Nan walked away toward his car. Strangely enough, the couple turned back and came toward him. The woman whispered to the man, who was nodding. When they caught up with Nan, the man said in a raspy voice, "Hey, buddy, wanna come with us?"

"For what?" Nan was startled. A gust of wind swept up a few scraps of paper tumbling past a corral holding two rows of shopping carts.

"For fun." The man blinked his eyes, the left of which was black as if bruised, and he opened his mouth to laugh, but only a dry cough came out. There was enough alcohol on his breath to cover a few yards around him.

The woman smiled suggestively, showing the gaps between her teeth. Nan shook his head and said, "I have work to do."

"Wanna have a drink?" the man asked.

The woman took out a can of Coors, snapped it open, and took a swig. "Mmm… it's nice and cold. Have this." She handed the beer to Nan.

"No, sanks. I reelly cannot."

"C'mon, don't you want some fun?" The man grinned, the corners of his mouth going up.

"What fun?"

"With purty girls."

Nan was too shocked to answer, while the woman crooked her forefinger, wiggling it at him. He hated that gesture, which to him suggested he was an obedient dog.

She coaxed, "Please come with us. We've never had an Oriental man there."

"No, I mahst go!"

"Whoa!" the man shouted after him. "Don't run, you gook. Don't you want some young pussies?"

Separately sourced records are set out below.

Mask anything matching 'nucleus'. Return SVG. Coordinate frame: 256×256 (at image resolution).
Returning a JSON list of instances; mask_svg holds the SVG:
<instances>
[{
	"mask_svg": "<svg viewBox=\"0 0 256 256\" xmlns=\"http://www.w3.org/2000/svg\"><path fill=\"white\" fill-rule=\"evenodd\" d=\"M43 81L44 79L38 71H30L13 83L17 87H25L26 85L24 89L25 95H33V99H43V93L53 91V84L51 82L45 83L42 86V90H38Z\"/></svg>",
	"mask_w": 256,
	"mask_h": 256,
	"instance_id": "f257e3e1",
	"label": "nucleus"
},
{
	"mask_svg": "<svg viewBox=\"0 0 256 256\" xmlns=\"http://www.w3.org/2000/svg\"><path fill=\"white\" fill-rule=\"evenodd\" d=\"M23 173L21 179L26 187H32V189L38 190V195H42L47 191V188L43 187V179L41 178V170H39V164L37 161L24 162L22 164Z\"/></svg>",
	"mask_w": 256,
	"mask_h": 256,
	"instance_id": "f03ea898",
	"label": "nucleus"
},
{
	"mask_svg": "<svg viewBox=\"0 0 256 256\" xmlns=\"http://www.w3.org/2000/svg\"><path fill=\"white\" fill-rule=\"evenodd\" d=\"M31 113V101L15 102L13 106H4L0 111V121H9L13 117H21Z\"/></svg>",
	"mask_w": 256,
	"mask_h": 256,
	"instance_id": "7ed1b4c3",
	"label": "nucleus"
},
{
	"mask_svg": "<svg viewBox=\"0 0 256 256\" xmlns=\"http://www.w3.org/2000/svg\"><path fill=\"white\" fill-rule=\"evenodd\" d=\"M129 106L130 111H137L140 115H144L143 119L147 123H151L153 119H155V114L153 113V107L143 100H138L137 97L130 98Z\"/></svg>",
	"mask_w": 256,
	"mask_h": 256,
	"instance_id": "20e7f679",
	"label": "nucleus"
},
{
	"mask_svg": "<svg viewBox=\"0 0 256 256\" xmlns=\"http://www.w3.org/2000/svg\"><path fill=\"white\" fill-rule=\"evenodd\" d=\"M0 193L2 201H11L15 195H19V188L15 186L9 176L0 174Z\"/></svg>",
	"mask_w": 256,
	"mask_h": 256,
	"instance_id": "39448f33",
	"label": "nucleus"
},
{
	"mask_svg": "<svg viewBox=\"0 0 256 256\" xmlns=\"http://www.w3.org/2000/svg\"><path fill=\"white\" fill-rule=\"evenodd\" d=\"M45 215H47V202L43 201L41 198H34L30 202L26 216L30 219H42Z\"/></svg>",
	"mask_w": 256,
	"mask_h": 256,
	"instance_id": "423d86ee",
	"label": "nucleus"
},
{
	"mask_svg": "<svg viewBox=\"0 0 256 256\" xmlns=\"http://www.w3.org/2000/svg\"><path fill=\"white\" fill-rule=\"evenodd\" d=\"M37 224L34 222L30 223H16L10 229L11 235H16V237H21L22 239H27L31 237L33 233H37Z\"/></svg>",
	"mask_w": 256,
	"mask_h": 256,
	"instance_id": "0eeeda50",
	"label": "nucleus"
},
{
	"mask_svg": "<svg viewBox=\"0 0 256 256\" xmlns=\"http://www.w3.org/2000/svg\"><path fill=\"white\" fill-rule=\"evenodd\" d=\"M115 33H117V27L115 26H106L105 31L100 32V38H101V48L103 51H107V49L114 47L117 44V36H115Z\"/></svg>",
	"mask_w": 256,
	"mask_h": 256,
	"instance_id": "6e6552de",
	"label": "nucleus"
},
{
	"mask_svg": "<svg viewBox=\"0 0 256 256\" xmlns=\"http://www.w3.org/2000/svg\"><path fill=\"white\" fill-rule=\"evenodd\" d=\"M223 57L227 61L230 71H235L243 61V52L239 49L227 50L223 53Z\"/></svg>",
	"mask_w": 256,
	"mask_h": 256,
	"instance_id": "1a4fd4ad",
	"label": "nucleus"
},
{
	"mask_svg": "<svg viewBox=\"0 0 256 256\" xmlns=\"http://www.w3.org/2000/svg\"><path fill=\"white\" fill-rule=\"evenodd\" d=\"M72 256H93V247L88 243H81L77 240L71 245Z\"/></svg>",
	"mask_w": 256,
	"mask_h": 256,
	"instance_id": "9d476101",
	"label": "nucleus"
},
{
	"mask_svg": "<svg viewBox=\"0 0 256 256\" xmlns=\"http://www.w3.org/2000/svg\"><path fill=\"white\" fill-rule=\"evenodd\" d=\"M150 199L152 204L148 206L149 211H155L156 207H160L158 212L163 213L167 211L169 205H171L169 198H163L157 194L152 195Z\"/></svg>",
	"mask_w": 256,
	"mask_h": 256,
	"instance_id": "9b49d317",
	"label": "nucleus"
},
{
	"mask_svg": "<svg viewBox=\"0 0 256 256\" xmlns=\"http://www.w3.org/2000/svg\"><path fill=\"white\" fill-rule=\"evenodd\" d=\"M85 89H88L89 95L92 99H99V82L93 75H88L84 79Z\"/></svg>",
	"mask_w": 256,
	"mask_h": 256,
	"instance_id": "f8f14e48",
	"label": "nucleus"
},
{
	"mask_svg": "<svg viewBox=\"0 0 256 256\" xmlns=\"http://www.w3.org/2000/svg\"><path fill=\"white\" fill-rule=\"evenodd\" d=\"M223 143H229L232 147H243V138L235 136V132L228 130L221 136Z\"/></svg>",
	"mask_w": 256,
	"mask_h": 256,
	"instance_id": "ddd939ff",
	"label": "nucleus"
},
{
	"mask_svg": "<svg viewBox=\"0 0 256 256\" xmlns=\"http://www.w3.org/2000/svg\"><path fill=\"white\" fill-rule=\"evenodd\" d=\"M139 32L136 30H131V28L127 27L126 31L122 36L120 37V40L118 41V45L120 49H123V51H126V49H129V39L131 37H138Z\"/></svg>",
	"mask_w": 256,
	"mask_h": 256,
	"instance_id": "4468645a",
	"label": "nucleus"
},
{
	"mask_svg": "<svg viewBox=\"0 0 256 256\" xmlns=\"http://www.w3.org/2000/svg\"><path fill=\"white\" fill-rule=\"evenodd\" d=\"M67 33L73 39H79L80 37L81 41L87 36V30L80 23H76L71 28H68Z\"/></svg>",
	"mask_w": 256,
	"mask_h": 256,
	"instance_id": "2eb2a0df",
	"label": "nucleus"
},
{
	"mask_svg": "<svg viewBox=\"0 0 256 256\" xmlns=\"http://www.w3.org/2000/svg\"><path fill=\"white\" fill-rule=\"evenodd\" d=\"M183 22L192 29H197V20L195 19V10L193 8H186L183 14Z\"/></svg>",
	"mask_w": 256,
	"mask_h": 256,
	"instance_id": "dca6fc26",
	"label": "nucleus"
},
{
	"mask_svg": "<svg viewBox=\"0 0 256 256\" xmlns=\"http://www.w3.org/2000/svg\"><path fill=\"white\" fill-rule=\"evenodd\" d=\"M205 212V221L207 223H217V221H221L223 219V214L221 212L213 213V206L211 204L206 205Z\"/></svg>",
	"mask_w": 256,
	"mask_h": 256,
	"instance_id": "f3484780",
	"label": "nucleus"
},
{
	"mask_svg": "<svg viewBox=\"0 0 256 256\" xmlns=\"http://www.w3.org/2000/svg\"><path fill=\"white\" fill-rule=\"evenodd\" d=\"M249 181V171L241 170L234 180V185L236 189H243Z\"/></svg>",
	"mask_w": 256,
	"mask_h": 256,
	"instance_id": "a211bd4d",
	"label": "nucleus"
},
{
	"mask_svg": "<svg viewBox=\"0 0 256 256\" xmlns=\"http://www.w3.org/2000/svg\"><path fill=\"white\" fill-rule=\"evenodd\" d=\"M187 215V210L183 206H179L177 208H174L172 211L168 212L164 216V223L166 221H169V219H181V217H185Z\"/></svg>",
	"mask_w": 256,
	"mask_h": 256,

They both laughed. Nan started his car and pulled out of the parking lot. To his horror, the couple hopped into their pickup, backed it out, and followed him. Nan 's heart was throbbing, but he drove unhurriedly as if he hadn't noticed them. "Calm down, calm down," he repeated to himself while observing them in the rearview mirror. Their truck didn't accelerate and just followed behind at a distance of about two hundred feet. A white moth was trapped in Nan 's car, fluttering at the windshield. He brushed it away with one swipe.